Amazon buying Audible.com for $300M to expand audio content

Published: Monday, Feb. 4 2008 12:05 a.m. MST

SEATTLE — Web retailer Amazon.com Inc. said it will buy online audio book seller Audible Inc. for $300 million in a bid to expand its reach in digital audio content.

Amazon said Thursday that it agreed to buy Newark, N.J.-based Audible for $11.50 per share, a 23 percent premium over Wednesday's closing price.

Audible's catalog includes about 80,000 audio books, radio programs, spoken word selections and other digital content for download.

Amazon and Audible have been partners since 2000, when the companies, with Microsoft Corp., launched an e-book and audio-book store on Amazon.com. Company executives would not comment Thursday on whether the partnership, which adds links to Audible on some Amazon book pages, has been financially successful. The executives did not detail any future plans, and said Audible's brand and Web sites will continue to operate.
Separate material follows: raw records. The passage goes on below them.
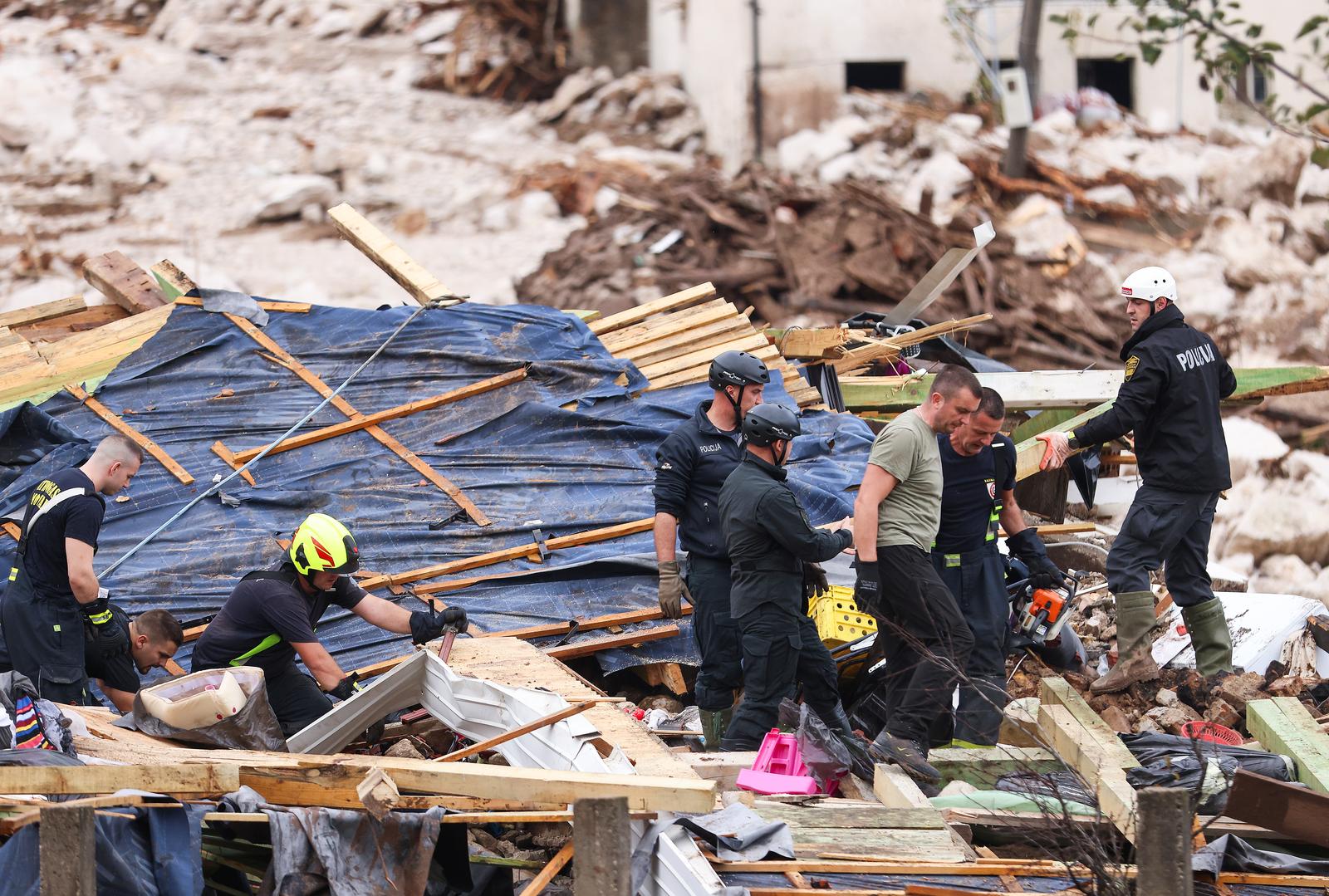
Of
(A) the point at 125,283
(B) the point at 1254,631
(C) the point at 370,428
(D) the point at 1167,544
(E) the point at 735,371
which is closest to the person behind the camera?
(E) the point at 735,371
In the last year, Amazon has bulked up its own digital content offerings, which include the Unbox movie download service, an MP3 music store and Kindle, the retailer's e-book reader and accompanying store, which stocks 90,000 books, newspapers and other content and can play Audible files.
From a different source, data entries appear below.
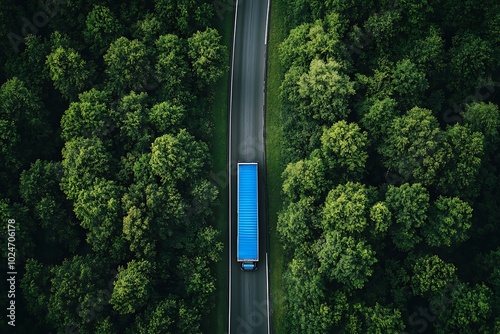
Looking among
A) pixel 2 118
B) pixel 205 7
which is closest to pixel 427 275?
pixel 205 7

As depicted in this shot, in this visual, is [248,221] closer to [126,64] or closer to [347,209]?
[347,209]

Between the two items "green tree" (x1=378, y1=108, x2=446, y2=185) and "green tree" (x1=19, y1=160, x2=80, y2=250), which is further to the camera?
"green tree" (x1=19, y1=160, x2=80, y2=250)

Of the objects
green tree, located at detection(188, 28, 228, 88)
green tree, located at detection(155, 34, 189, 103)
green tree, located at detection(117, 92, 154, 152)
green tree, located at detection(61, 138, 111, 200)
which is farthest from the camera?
green tree, located at detection(188, 28, 228, 88)

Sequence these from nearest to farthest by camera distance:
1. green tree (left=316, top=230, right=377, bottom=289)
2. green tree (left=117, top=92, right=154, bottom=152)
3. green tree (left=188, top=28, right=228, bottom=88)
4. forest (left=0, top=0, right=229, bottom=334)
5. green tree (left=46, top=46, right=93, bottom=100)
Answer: green tree (left=316, top=230, right=377, bottom=289)
forest (left=0, top=0, right=229, bottom=334)
green tree (left=117, top=92, right=154, bottom=152)
green tree (left=46, top=46, right=93, bottom=100)
green tree (left=188, top=28, right=228, bottom=88)

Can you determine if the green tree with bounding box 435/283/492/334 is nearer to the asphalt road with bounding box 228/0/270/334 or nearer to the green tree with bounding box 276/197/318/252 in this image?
the green tree with bounding box 276/197/318/252

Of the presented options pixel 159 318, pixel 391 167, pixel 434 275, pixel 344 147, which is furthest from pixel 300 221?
pixel 159 318

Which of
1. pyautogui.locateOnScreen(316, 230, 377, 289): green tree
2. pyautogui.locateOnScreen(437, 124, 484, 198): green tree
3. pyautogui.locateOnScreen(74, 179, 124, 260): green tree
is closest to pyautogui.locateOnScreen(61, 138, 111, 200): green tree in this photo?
pyautogui.locateOnScreen(74, 179, 124, 260): green tree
Increasing the amount of digital content Amazon sells will help the company improve margins — the weak spot in Wednesday's earnings report that spooked Wall Street into an after-hours sell-off of the company's shares.

Amazon's shares posted a nearly 5 percent gain in the wake of the acquisition news, even though analysts said the Audible deal itself isn't likely to make much of a dent in the margin woes in the near term.

"I don't think it makes a big difference any time soon, just based on Audible's size," Global Crown Capital analyst Martin Pyykkonen said in an interview. "This business of digital audio books has grown, certainly, but it hasn't taken off."

Audible hasn't seen a profitable quarter for more than a year, despite its role as exclusive provider of audio book and other spoken-word content to Apple Inc.'s iTunes store, which accounted for nearly a third of its revenue in the third quarter of 2007. The buyout won't affect Audible's agreement with Apple, which is set to expire in late 2010, according to Audible Chief Executive Donald Katz.

Scott Kessler, an equity analyst with Standard & Poor's, said Audible may have been attractive to Amazon since it has upgraded its technology infrastructure, and focused more on long-term members instead of shoppers who make only occasional purchases.